La primer feria que conocí fue la de Chapultepec, aunque comparada con otras, de feria sólo tiene el nombre, porque ningún parecido guarda con las que van de pueblo en pueblo, en las que además de juegos hay conciertos, palenques, grandes comilonas y fiesta hasta la madrugada. Hay que aceptarlo, la antigua feria de Chapultepec era algo recatada.

Pese a que mi experiencia con las ferias no ha sido muy prolífica, he tenido la oportunidad y el arrojo (hay que ser audaz para aguantar cientos de pisotones y empujones) de experimentar la energía que mana de la multitud excitada, frenética y borracha mientras baila al compás de alguna guaracha sabrosona. He de confesar que aunque no soy fan  de los baños de multitud, las garnachas y el ruido ensordecedor, caminar en medio de la algarabía y las luces multicolores me estremece.

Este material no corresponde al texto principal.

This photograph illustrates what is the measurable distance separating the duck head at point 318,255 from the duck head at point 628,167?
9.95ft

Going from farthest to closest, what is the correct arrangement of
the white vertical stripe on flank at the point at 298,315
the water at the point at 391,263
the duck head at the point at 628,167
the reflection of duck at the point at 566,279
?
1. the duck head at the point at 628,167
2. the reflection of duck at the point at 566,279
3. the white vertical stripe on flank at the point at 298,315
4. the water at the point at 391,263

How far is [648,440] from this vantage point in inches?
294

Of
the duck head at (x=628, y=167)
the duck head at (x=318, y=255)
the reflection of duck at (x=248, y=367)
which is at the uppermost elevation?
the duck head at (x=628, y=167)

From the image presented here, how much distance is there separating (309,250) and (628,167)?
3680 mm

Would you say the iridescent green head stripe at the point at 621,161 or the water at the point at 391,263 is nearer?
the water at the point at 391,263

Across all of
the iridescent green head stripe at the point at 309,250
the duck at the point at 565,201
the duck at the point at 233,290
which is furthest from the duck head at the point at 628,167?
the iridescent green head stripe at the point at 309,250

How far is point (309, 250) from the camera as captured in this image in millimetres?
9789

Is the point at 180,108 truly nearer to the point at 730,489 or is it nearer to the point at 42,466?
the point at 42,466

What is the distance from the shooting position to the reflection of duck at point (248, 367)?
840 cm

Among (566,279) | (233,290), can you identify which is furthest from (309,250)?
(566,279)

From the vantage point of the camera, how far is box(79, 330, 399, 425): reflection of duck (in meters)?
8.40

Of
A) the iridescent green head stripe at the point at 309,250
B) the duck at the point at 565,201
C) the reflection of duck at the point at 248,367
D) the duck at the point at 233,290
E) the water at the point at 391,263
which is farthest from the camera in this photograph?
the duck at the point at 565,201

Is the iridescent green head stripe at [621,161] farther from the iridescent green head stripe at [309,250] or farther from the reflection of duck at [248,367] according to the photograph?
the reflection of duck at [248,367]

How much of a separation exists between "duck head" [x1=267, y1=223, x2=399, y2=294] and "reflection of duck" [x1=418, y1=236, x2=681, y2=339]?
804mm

En un solo lugar se reúnen todos los éxitos musicales si no del mundo, al menos de nuestro continente; grandes juegos mecánicos que provocan vértigo, terror y de los cuales no quiere bajarse la gente una vez arriba,  así como juegos de azar que nos seducen con una sola palabra: suerte. Durante la feria todo, excepto matar, está permitido. Mujeres semidesnudas contoneándose por una cerveza, parejas a punto de turrón, padres cumpliendo todo tipo de caprichos a sus hijos, borrachos aquí y allá meneando los puños como si se tratara del box, rateros en fachas y bien vestidos coqueteando con señoritas “decentes”, comida y bebida abundante, así como cantantes entonando sus mejores éxitos aunque sea en play back.

¿Pero de dónde salió la idea de semejante juerga que hace que la gente lo abandone todo con tal de estar ahí en medio de la multitud, de la música estrepitosa, del polvo, la basura y los empujones a todo lo que da?

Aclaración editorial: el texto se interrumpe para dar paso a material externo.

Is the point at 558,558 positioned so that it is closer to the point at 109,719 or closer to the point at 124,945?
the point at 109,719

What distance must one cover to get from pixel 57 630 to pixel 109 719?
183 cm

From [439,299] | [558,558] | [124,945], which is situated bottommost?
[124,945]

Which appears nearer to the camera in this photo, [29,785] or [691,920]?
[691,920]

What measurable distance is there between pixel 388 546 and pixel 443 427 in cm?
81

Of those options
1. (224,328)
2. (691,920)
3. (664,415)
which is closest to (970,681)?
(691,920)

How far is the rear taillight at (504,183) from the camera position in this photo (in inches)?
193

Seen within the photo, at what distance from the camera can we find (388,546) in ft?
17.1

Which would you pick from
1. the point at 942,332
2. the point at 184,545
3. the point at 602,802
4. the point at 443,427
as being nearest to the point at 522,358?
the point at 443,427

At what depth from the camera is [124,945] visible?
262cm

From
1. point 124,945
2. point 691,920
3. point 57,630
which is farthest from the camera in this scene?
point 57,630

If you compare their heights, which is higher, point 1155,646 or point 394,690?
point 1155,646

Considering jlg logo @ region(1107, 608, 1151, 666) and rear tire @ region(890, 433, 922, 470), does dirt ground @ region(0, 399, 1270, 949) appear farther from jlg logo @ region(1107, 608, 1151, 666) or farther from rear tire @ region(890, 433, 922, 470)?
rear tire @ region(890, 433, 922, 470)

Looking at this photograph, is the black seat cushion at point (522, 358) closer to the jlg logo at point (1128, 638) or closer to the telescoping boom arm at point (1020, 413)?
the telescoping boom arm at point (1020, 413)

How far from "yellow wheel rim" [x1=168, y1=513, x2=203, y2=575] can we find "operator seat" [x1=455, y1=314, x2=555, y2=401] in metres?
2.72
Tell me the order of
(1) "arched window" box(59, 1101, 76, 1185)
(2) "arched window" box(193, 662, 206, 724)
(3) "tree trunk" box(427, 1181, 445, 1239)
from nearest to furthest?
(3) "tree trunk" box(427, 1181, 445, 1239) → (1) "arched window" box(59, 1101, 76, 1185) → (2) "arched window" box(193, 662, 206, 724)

No hace mucho grandes verbenas eran celebradas en torno a dioses,  ciclos agrícolas, fertilidad, muerte, vida, guerra y nuevos gobernantes. En aquellos festejos era común ayunar por días, consumir repetidamente determinados alimentos así como el sacrificio de esclavos, niños, niñas y funcionarios de alto rango que no cumplieran con su trabajo. El desollamiento y la autoflagelación eran actos que sin duda le daban cierta religiosidad y expiación al asunto. En aquellas pachangas no sólo estaba permitido matar, sino que era una especie de obligación y por supuesto había quienes estaban prestos a perder la vida con tal de alegrar al dios en cuestión. Entonces todos sabían que la vida y la muerte eran transitorios y tarde que temprano llegarían al inframundo por lo que miedo miedo, lo que se dice miedo a morir no parecían tener.

En aquellos tiempos los sacerdotes además de ser el enlace con lo divino también mantenían cierta amistad con el mundo de los muertos y así como mandaban recolectar piedras preciosas para los dioses también mataban, degollaban y comían corazones, sin duda el perfil benevolente de los jerarcas religiosos actuales nada tiene que ver con ellos.

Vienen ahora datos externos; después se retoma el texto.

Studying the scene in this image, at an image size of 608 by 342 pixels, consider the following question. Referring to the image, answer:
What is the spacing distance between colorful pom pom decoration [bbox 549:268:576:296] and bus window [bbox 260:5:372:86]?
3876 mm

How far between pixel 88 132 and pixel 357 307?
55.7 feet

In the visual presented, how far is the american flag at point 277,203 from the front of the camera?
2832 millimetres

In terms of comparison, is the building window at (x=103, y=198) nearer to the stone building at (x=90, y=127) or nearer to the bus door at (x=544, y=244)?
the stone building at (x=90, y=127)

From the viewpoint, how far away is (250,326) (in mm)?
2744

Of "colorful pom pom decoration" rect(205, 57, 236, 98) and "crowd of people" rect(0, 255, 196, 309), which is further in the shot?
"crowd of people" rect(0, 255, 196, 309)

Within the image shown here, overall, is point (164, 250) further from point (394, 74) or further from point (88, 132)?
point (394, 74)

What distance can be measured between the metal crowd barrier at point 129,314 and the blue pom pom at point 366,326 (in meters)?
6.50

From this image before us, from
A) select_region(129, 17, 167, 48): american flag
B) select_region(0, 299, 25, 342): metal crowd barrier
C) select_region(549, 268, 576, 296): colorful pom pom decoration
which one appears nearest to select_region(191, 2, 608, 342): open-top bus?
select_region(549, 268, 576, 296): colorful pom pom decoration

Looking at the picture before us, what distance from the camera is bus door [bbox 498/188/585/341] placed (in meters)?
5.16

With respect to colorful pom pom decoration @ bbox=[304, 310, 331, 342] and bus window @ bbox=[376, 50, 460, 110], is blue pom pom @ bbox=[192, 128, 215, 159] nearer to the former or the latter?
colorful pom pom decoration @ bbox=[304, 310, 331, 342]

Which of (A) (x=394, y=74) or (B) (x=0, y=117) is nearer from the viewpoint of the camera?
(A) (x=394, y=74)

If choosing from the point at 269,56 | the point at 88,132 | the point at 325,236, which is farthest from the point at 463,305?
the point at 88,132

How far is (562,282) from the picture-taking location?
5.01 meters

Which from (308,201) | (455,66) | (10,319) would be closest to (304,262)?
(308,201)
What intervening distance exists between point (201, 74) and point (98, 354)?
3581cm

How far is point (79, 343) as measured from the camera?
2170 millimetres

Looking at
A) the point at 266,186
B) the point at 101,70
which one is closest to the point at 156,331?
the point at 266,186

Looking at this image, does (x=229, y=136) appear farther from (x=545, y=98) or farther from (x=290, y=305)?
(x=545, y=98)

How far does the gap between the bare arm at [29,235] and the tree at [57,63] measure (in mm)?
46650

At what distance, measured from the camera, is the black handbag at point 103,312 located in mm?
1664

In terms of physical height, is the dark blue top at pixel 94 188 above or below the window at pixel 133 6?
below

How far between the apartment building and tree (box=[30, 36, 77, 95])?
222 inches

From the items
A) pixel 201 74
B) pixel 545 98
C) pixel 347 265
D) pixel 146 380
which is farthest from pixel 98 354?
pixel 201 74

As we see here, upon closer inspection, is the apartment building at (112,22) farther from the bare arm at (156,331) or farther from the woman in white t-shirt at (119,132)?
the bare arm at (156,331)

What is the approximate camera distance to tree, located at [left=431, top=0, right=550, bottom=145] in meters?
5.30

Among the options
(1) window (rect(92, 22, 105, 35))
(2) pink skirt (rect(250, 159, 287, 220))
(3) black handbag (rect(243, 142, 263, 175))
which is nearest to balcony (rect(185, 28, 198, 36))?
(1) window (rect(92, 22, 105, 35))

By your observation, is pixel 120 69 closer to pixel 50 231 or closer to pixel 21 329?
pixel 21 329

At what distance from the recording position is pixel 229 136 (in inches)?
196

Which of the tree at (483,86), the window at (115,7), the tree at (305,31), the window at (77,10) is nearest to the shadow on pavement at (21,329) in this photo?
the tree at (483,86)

La música, los adornos de vivos colores, las caras pintadas, los bailes alrededor del altar, la repetición continua de palabras con el objeto de alterar la conciencia lo mismo que el consumo de plantas y resinas que nos conectaban con el mundo natural eran parte de aquellas celebraciones en las que seguramente el sexo jugaba un papel importante.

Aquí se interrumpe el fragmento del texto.